Abortion Rights are Fundamental to Our Well-Being and Freedom

by Ann Warner on Jul 19, 2022

The following Op-Ed was printed in Greenville News on Sunday, July 17. 

Three weeks ago, the United States Supreme Court handed down the decision to overturn the constitutional right to abortion, after nearly fifty years of federal protection. The Women’s Rights and Empowerment Network (WREN) and our tens of thousands of advocates across the state are outraged about what this decision means for our right to control our health, lives, and futures here in South Carolina.

A six-week abortion ban has already been enacted here in South Carolina, and our legislature is currently debating even more radical restrictions on abortion, rushing through the process as swiftly as possible.

This is despite the fact that a majority of South Carolinians (59%)  think South Carolina state lawmakers spend too much time focusing on abortion, and  60% say they do not spend enough time focusing on legislation to support South Carolina families such as increasing access to affordable housing, childcare, health care, and paid leave.

Abortion is a safe and normal aspect of reproductive health care, and people seek abortion care for a multitude of reasons. Decisions about pregnancy, parenting, and health care are deeply personal and private. Despite the strong feelings people may have about abortion, according to a recent poll, three in four (75%) respondents agree that women should have the right to make their own personal health care decisions. Forcing pregnancy and parenting on people will have disastrous consequences for the health, safety, economic security, and freedom of South Carolinians.

The most direct consequence of abortion bans will be on the health status of South Carolinians, especially women, people of color, people who live in rural areas, young people, and people with low incomes. South Carolina already has some of the worst maternal and infant health outcomes in the world, and Black women are more than twice as likely to die during pregnancy and childbirth than white women. Abortion bans will make these outcomes worse by forcing people to go through with pregnancies that can put their lives at risk. Abortion bans will make it harder for doctors to treat pregnancy complications and other health conditions, which is why people denied abortions are more likely to experience serious complications from the end of pregnancy, including eclampsia and death.

There are also economic consequences of abortion bans. Peer-reviewed studies have shown that women who refused an abortion are more likely to report not having enough money to cover basic living expenses such as housing, transportation and food. This ultimately leads to four times greater odds of living below the Federal Poverty Level. Not having full control over our reproductive lives undermines our ability to seek education and to work. Abortion bans will also undermine our state’s economic development, making it harder for companies to recruit and retain female talent.

Abortion bans make people more vulnerable to domestic violence, and subject survivors of violence to more control and intrusion into their private lives. The “exception” in the new abortion ban requires doctors to report survivors of rape and incest who are seeking abortion to law enforcement. This is an unacceptable invasion of survivors’ privacy, safety, and bodily autonomy.

Criminalizing abortion will also turn South Carolina into a police state, where doctors and anyone pregnant or “suspected of being pregnant” could be investigated for their pregnancies, their miscarriages, or other pregnancy outcomes. This is an unacceptable infringement on our personal liberties and will have ripple effects in many other areas of our private lives.

While the situation is dire, it is not a lost cause. South Carolinians who object to this intrusion into their bodily autonomy and personal lives can and should speak up immediately.

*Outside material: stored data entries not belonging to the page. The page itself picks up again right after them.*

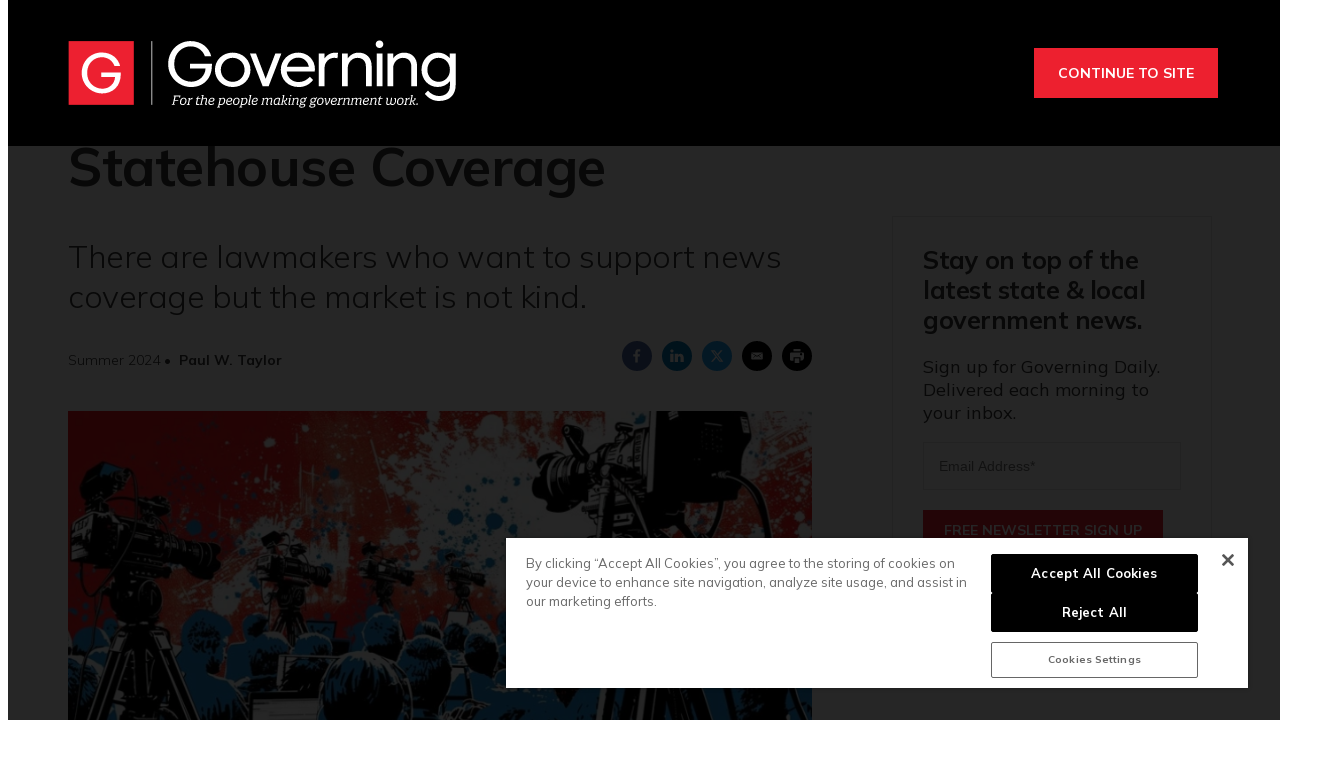

--- FILE ---
content_type: text/html; charset=utf-8
request_url: https://www.google.com/recaptcha/api2/aframe
body_size: 268
content:
<!DOCTYPE HTML><html><head><meta http-equiv="content-type" content="text/html; charset=UTF-8"></head><body><script nonce="Q7BBOF-ppH5PW1HeDUoQOw">/** Anti-fraud and anti-abuse applications only. See google.com/recaptcha */ try{var clients={'sodar':'https://pagead2.googlesyndication.com/pagead/sodar?'};window.addEventListener("message",function(a){try{if(a.source===window.parent){var b=JSON.parse(a.data);var c=clients[b['id']];if(c){var d=document.createElement('img');d.src=c+b['params']+'&rc='+(localStorage.getItem("rc::a")?sessionStorage.getItem("rc::b"):"");window.document.body.appendChild(d);sessionStorage.setItem("rc::e",parseInt(sessionStorage.getItem("rc::e")||0)+1);localStorage.setItem("rc::h",'1766160994246');}}}catch(b){}});window.parent.postMessage("_grecaptcha_ready", "*");}catch(b){}</script></body></html>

They need to contact their legislators to demand that they repeal abortion bans and instead support legislation that will help South Carolina families be healthier and more economically prosperous. They need to talk to their neighbors and family members about why they support reproductive rights.

The fight ahead may be long and difficult, but it is necessary. WREN and our partners will never stop advocating for the rights of women, families and gender expansive individuals across the state of South Carolina and we need your support now more than ever. Get involved, support the cause, and take action at

Ann Warner

CEO, Women’s Rights and Empowerment Network (WREN)

**Public Policy Polling surveyed 636 South Carolina voters from July 1-2, 2022. The margin of error is +/- 3.9%. 50% of interviews for the survey were conducted by telephone and 50% by text message.